To examine the demographic and clinical characteristics of patients who receive better priority under the mLAS relative to the LAS, univariable and multivariable logistic regression models were fit. The outcome variable for these models was categorical change in rank (better priority versus same or worse priority), and predictors included patients’ diagnosis group, age, gender, race/ethnicity, primary payment source, education level, employment status, UNOS geographic region, body mass index (BMI), blood type, human leukocyte antigens (HLA) mismatch, prior transplant, prior cardiac surgery, smoking status, diabetes, functional status, cardiac index, mechanical ventilation, six-minute walk distance, creatinine, and oxygen need at rest. Covariates were only included in the multivariable model if they were statistically significant at the α=0.05 level in the univariable models.

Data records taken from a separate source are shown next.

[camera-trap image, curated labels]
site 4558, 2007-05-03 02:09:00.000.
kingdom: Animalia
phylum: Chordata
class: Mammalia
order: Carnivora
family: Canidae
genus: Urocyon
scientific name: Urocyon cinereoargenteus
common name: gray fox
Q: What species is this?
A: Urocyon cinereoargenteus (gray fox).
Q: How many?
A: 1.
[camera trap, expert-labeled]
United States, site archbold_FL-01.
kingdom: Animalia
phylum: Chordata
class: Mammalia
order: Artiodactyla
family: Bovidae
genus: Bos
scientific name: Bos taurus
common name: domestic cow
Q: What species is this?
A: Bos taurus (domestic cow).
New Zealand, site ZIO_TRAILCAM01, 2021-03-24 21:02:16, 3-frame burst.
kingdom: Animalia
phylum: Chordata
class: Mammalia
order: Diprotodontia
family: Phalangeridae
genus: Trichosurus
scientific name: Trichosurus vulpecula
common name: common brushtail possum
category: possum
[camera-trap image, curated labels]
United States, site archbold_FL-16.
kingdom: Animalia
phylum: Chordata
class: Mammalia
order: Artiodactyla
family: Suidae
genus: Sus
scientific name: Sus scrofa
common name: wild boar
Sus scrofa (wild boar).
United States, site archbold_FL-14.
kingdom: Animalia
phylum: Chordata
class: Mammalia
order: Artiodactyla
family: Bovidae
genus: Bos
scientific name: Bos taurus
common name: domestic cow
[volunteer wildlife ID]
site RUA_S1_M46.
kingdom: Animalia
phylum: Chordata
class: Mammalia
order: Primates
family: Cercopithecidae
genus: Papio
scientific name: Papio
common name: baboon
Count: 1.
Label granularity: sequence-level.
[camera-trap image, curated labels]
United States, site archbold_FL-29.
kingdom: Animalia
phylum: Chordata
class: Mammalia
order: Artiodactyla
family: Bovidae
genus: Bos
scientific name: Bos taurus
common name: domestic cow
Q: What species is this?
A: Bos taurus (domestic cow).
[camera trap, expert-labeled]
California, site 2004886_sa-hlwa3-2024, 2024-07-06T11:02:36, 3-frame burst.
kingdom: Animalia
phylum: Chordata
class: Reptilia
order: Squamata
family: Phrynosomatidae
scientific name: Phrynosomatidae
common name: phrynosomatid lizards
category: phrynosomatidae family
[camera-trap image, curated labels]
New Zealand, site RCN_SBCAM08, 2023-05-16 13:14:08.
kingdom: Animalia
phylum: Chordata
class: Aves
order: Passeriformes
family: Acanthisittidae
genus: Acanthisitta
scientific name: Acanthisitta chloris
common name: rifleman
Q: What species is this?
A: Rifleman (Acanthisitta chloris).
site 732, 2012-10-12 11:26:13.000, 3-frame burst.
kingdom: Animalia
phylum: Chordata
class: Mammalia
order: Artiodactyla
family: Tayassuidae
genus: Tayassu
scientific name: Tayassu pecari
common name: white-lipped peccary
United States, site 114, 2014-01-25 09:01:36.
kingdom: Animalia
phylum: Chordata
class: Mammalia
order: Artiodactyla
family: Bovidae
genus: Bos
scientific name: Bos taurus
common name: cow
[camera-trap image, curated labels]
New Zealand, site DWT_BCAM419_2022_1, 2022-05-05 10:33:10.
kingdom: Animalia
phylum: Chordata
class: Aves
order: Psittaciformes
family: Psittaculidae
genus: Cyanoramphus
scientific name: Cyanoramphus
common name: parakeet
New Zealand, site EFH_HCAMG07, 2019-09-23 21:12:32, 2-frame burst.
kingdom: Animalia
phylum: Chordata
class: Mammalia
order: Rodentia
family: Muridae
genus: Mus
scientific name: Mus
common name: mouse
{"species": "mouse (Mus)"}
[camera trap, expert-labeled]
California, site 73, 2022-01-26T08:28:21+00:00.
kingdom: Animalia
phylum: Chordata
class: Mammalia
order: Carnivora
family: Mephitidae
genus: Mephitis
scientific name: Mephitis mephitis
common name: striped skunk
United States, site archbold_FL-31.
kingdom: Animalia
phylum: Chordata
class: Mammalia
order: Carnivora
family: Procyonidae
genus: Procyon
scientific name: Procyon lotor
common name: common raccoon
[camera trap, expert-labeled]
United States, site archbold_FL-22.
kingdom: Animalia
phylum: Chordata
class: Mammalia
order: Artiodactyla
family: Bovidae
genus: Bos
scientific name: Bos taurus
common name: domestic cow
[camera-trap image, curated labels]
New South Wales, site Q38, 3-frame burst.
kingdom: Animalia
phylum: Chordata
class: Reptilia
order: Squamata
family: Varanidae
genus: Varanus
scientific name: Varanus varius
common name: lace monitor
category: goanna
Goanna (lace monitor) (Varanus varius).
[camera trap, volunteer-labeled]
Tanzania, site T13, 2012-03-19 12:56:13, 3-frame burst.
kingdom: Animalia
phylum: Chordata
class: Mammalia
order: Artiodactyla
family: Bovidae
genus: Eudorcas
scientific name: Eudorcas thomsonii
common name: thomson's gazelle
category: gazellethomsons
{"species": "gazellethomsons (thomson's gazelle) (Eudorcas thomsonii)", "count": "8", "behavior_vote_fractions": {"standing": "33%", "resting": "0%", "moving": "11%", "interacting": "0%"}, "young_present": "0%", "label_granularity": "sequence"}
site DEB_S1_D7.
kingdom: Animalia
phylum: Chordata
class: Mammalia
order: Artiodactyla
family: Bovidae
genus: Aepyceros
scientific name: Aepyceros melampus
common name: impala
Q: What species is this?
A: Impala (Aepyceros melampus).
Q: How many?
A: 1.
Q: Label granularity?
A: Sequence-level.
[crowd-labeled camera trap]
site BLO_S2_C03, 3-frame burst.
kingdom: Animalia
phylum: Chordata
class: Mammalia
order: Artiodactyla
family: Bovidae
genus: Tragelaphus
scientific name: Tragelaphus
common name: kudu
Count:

To evaluate the extent to which changes in prioritization are driven by changes in predicted pre- or post-transplant survival between the mLAS and LAS, we split the data into worse priority and better priority subsets. Generalized linear mixed models (GLMM) were fit to each subset using the continuous differences in ranks for each patient under the mLAS and LAS as outcomes, and the difference in predicted pre-transplant survival and difference in predicted post-transplant survival as predictors. GLMMs were used to account for the fact that patients can appear on multiple organ offer dates and receive different rankings on each date. Generalized r2 values were obtained for each GLMM model via the r2glmm package.8 We repeated these analyses stratified by the demographic and clinical characteristics that were deemed to have a significant impact on prioritization changes based on the logistic regression models.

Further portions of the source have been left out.